-------- Source material
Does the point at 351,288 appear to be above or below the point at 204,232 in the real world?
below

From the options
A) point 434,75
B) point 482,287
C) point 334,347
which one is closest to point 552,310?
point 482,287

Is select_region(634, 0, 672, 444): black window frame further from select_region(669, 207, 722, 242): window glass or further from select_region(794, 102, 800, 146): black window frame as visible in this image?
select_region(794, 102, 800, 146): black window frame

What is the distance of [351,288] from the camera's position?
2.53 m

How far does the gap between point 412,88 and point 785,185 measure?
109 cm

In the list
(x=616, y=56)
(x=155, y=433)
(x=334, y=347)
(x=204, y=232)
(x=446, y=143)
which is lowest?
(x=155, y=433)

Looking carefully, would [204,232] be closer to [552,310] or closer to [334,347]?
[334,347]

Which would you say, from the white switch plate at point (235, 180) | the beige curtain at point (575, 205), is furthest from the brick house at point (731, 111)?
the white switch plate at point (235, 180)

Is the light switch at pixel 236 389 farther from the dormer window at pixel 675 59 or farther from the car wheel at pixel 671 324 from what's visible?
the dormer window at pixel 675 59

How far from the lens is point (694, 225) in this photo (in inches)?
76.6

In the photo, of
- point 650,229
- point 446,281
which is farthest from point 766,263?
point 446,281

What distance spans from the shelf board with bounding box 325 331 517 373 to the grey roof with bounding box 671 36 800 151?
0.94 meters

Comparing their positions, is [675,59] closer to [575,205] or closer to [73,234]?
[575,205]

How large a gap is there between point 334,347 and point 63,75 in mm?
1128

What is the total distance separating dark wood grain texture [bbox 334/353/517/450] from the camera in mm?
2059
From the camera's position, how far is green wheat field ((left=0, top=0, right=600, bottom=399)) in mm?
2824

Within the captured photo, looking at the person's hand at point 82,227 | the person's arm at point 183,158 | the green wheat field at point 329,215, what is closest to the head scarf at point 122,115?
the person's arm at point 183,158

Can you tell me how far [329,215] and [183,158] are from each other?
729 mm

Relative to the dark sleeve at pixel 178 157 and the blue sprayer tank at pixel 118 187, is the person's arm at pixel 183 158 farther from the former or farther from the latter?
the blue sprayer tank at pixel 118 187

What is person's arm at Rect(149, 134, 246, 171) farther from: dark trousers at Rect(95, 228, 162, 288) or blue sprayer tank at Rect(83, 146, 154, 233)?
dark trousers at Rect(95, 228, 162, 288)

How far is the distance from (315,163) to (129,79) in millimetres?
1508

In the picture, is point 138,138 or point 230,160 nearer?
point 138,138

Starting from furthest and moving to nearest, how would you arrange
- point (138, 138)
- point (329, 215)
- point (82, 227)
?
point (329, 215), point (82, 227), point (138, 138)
----------------
What to produce: Extract the whole listing above and reproduce every line verbatim, in its original order.

Response below:
Does the point at 351,288 appear to be above or below the point at 204,232 in the real world?
below

From the options
A) point 434,75
B) point 482,287
C) point 334,347
which one is closest to point 552,310?
point 482,287

Is select_region(634, 0, 672, 444): black window frame further from select_region(669, 207, 722, 242): window glass or further from select_region(794, 102, 800, 146): black window frame as visible in this image?
select_region(794, 102, 800, 146): black window frame

What is the distance of [351,288] from the camera's position?
2.53 m

How far does the gap between point 412,88 and point 785,185 measure?
109 cm

In the list
(x=616, y=56)
(x=155, y=433)
(x=334, y=347)
(x=204, y=232)
(x=446, y=143)
which is lowest?
(x=155, y=433)

Looking carefully, would [204,232] be closer to [552,310] or closer to [334,347]?
[334,347]

Which would you say, from the white switch plate at point (235, 180) | the beige curtain at point (575, 205), is furthest from the brick house at point (731, 111)?
the white switch plate at point (235, 180)

Is the light switch at pixel 236 389 farther from the dormer window at pixel 675 59 or farther from the car wheel at pixel 671 324 from what's visible?
the dormer window at pixel 675 59

How far from the lens is point (694, 225) in this photo (in inches)?
76.6

In the photo, of
- point 650,229
- point 446,281
which is farthest from point 766,263?
point 446,281

What distance spans from the shelf board with bounding box 325 331 517 373 to the grey roof with bounding box 671 36 800 151?
0.94 meters

Comparing their positions, is [675,59] closer to [575,205] or closer to [73,234]?
[575,205]

How large a gap is there between point 334,347 and point 63,75 in mm?
1128

What is the total distance separating dark wood grain texture [bbox 334/353/517/450] from the camera in mm?
2059
From the camera's position, how far is green wheat field ((left=0, top=0, right=600, bottom=399)) in mm?
2824

Within the captured photo, looking at the person's hand at point 82,227 | the person's arm at point 183,158 | the green wheat field at point 329,215, what is closest to the head scarf at point 122,115?
the person's arm at point 183,158

Can you tell me how far [329,215] and [183,158] are from each other?
729 mm

Relative to the dark sleeve at pixel 178 157 and the blue sprayer tank at pixel 118 187, is the person's arm at pixel 183 158 farther from the former or farther from the latter?
the blue sprayer tank at pixel 118 187

What is person's arm at Rect(149, 134, 246, 171) farther from: dark trousers at Rect(95, 228, 162, 288) or blue sprayer tank at Rect(83, 146, 154, 233)?
dark trousers at Rect(95, 228, 162, 288)

How far is the distance from (315,163) to (129,79) in millimetres?
1508

In the picture, is point 138,138 or point 230,160 nearer?
point 138,138

Starting from furthest and moving to nearest, how would you arrange
- point (138, 138)
- point (329, 215)
- point (82, 227)
?
point (329, 215), point (82, 227), point (138, 138)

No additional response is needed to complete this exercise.